(Beginning of Material for this task)
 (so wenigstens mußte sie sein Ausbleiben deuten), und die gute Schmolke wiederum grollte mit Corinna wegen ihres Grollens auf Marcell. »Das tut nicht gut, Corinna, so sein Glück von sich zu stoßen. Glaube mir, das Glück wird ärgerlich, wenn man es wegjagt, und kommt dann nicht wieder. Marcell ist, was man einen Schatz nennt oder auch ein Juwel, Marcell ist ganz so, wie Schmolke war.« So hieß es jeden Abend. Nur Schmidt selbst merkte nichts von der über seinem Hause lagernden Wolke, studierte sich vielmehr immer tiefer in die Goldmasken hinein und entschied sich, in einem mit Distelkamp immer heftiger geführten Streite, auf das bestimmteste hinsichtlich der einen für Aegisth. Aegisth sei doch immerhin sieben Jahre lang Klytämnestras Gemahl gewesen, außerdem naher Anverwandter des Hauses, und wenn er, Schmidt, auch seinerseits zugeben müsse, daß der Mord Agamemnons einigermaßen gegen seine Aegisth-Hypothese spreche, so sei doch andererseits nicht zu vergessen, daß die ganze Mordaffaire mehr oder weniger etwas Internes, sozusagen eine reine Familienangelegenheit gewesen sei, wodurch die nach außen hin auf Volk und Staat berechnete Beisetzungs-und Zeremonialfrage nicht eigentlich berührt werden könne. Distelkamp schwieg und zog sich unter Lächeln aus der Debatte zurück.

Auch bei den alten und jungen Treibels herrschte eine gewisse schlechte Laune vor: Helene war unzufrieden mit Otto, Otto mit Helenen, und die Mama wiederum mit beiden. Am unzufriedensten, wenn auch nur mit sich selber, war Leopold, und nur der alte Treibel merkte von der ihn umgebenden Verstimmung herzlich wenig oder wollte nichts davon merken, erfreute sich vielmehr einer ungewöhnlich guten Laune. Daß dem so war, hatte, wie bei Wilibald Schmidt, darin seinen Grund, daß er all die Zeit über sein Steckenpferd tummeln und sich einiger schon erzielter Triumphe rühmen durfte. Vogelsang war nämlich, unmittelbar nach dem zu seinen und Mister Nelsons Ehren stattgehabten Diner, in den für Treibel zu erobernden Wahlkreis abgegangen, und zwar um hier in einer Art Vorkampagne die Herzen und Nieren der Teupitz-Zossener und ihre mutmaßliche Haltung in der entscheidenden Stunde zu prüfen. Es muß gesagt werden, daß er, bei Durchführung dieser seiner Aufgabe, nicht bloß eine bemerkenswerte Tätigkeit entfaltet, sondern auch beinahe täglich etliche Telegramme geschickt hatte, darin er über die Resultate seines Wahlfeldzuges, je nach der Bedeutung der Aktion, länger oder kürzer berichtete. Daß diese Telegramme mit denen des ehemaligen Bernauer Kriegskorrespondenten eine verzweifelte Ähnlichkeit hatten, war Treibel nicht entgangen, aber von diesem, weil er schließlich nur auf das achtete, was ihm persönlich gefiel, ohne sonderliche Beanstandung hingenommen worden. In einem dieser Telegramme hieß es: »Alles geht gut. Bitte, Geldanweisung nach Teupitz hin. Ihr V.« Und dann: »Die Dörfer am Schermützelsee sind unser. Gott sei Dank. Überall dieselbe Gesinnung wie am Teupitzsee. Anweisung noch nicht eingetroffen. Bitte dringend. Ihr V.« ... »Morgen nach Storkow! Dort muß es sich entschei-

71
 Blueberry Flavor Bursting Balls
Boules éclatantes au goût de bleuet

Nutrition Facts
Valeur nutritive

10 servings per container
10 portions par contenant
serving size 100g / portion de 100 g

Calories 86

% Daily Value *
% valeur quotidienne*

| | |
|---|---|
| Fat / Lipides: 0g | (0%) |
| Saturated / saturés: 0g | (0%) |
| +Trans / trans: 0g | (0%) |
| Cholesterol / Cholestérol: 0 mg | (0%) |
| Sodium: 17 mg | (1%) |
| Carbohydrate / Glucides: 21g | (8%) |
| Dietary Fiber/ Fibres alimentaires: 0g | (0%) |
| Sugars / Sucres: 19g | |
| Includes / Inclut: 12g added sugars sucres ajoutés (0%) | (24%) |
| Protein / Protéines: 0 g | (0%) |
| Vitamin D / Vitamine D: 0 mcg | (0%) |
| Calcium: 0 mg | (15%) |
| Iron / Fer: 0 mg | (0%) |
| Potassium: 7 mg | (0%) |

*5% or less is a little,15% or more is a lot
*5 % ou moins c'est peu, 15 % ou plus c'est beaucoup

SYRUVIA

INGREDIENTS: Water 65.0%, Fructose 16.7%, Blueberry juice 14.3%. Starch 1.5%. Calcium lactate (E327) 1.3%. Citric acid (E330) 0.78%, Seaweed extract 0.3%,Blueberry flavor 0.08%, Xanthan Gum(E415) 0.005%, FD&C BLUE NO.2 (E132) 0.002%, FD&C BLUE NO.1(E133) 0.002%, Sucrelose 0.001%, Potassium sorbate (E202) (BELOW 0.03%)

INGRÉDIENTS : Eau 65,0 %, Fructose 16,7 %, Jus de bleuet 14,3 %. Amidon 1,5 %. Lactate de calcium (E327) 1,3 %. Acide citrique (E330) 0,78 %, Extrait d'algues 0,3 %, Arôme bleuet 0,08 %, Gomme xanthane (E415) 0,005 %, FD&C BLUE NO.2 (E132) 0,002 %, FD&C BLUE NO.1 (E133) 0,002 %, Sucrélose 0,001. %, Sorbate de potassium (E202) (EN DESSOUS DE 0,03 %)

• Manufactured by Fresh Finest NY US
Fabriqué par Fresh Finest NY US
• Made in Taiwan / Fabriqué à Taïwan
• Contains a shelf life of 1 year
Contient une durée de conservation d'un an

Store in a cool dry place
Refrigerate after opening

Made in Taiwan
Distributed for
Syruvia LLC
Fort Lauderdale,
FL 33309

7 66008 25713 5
(End of Material for this task)
— The problem —
Beginning at the line above with "Daily Value *" and finishing at the line with "Syruvia LLC", return each line exactly and return nothing else.

— Solution to the problem —
% Daily Value *
% valeur quotidienne*

| | |
|---|---|
| Fat / Lipides: 0g | (0%) |
| Saturated / saturés: 0g | (0%) |
| +Trans / trans: 0g | (0%) |
| Cholesterol / Cholestérol: 0 mg | (0%) |
| Sodium: 17 mg | (1%) |
| Carbohydrate / Glucides: 21g | (8%) |
| Dietary Fiber/ Fibres alimentaires: 0g | (0%) |
| Sugars / Sucres: 19g | |
| Includes / Inclut: 12g added sugars sucres ajoutés (0%) | (24%) |
| Protein / Protéines: 0 g | (0%) |
| Vitamin D / Vitamine D: 0 mcg | (0%) |
| Calcium: 0 mg | (15%) |
| Iron / Fer: 0 mg | (0%) |
| Potassium: 7 mg | (0%) |

*5% or less is a little,15% or more is a lot
*5 % ou moins c'est peu, 15 % ou plus c'est beaucoup

SYRUVIA

INGREDIENTS: Water 65.0%, Fructose 16.7%, Blueberry juice 14.3%. Starch 1.5%. Calcium lactate (E327) 1.3%. Citric acid (E330) 0.78%, Seaweed extract 0.3%,Blueberry flavor 0.08%, Xanthan Gum(E415) 0.005%, FD&C BLUE NO.2 (E132) 0.002%, FD&C BLUE NO.1(E133) 0.002%, Sucrelose 0.001%, Potassium sorbate (E202) (BELOW 0.03%)

INGRÉDIENTS : Eau 65,0 %, Fructose 16,7 %, Jus de bleuet 14,3 %. Amidon 1,5 %. Lactate de calcium (E327) 1,3 %. Acide citrique (E330) 0,78 %, Extrait d'algues 0,3 %, Arôme bleuet 0,08 %, Gomme xanthane (E415) 0,005 %, FD&C BLUE NO.2 (E132) 0,002 %, FD&C BLUE NO.1 (E133) 0,002 %, Sucrélose 0,001. %, Sorbate de potassium (E202) (EN DESSOUS DE 0,03 %)

• Manufactured by Fresh Finest NY US
Fabriqué par Fresh Finest NY US
• Made in Taiwan / Fabriqué à Taïwan
• Contains a shelf life of 1 year
Contient une durée de conservation d'un an

Store in a cool dry place
Refrigerate after opening

Made in Taiwan
Distributed for
Syruvia LLC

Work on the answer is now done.